▶ [Task objective]:
Return every line of the material below that contains the string "this", matching case exactly.

▶ [Record extracts]:

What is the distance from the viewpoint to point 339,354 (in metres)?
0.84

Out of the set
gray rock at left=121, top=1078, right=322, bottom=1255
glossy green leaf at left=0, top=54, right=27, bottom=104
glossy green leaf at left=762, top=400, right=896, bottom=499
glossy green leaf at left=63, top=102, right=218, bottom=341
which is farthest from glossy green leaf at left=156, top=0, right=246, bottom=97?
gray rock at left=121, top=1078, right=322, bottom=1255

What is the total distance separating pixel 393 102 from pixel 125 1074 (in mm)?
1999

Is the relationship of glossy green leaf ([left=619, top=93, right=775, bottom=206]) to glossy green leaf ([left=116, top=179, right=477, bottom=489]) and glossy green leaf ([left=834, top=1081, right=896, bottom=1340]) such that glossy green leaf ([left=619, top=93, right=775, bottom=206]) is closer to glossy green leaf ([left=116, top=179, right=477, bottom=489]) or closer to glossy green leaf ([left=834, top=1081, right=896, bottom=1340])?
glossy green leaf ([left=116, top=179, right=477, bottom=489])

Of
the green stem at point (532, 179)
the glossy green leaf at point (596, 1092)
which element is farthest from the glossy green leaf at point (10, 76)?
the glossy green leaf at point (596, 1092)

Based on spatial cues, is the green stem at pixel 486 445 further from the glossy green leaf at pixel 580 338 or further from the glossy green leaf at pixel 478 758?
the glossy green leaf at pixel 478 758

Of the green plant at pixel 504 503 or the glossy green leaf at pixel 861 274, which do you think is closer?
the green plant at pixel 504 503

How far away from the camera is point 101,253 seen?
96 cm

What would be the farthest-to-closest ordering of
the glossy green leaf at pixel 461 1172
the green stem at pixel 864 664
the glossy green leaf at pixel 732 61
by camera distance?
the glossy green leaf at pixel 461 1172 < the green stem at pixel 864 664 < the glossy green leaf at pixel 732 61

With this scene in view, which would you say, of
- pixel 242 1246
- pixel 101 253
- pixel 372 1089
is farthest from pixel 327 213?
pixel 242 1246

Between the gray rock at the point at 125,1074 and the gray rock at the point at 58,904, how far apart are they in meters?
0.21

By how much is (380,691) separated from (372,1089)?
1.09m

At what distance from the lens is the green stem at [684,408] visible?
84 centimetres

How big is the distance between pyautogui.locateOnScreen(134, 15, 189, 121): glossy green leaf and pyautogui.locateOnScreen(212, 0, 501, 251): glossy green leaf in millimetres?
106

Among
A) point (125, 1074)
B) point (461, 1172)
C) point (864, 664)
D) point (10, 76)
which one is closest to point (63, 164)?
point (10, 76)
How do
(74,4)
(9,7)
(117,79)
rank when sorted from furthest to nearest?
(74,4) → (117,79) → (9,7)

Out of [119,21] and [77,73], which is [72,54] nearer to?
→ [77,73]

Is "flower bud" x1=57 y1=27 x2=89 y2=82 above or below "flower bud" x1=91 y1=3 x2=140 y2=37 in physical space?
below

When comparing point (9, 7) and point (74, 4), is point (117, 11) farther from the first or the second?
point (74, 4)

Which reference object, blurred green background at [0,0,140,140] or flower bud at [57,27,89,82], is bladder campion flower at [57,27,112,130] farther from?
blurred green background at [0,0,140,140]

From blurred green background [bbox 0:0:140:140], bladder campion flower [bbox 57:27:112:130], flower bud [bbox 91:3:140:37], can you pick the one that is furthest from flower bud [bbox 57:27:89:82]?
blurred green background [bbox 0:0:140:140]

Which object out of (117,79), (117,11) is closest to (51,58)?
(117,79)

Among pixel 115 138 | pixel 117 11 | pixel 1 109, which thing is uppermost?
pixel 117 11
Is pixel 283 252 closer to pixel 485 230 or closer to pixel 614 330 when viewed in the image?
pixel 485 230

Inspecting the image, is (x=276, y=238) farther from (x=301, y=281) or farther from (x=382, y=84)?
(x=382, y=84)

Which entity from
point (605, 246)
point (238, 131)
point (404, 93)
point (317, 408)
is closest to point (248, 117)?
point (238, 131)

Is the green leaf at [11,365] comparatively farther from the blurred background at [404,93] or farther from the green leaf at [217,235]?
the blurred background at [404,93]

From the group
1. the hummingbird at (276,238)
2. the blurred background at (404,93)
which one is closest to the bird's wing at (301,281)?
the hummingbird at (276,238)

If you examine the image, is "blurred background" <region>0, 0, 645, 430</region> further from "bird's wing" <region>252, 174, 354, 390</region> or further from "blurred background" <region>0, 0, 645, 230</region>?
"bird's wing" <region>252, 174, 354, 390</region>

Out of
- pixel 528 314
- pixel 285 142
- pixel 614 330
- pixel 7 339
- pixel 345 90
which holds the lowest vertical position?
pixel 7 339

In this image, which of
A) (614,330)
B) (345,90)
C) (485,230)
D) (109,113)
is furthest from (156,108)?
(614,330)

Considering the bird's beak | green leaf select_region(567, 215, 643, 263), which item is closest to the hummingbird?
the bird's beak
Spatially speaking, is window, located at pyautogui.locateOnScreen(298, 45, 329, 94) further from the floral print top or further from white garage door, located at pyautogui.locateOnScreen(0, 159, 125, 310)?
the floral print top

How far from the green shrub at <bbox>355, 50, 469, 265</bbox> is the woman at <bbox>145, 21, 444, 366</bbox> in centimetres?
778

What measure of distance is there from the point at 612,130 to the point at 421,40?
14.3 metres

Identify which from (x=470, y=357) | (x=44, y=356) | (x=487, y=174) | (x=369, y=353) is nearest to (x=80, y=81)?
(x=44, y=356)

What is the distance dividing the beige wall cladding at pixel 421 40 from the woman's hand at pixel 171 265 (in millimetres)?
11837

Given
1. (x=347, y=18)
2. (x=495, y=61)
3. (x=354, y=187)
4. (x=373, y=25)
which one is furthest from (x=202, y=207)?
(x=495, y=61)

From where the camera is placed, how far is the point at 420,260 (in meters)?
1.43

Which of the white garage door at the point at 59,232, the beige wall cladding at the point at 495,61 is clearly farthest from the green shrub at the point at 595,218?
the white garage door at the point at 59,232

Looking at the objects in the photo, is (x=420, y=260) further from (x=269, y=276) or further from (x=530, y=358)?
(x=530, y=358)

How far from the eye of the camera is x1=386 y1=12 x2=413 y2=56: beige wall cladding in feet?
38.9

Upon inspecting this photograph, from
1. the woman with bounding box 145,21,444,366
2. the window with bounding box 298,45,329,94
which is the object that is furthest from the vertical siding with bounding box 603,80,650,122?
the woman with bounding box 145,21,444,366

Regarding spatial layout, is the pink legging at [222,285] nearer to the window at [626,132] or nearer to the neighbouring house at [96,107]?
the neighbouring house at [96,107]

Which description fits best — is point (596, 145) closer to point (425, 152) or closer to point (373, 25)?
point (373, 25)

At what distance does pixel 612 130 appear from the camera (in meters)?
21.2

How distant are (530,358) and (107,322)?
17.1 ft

...

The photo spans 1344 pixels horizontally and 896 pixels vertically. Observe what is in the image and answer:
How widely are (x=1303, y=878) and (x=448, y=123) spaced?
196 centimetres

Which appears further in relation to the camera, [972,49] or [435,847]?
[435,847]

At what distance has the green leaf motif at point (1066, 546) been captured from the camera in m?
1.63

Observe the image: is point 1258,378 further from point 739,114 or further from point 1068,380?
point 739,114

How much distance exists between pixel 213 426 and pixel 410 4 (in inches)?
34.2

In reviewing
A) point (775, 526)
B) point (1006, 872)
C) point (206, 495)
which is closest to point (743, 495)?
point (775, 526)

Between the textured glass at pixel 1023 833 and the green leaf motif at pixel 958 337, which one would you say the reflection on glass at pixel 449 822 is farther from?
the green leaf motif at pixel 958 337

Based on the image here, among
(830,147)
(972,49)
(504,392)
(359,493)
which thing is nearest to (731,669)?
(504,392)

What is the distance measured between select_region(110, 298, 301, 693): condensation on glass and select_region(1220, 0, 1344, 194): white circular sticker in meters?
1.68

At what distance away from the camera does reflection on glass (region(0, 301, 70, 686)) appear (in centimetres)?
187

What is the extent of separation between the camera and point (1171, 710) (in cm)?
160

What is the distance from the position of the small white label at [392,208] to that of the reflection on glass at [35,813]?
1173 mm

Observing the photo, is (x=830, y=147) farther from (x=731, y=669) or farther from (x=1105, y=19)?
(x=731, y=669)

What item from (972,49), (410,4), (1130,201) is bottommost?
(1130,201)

▶ [The solution]:
With this scene in view, which would you say, of
In this image, which of
Upon inspecting this photograph, from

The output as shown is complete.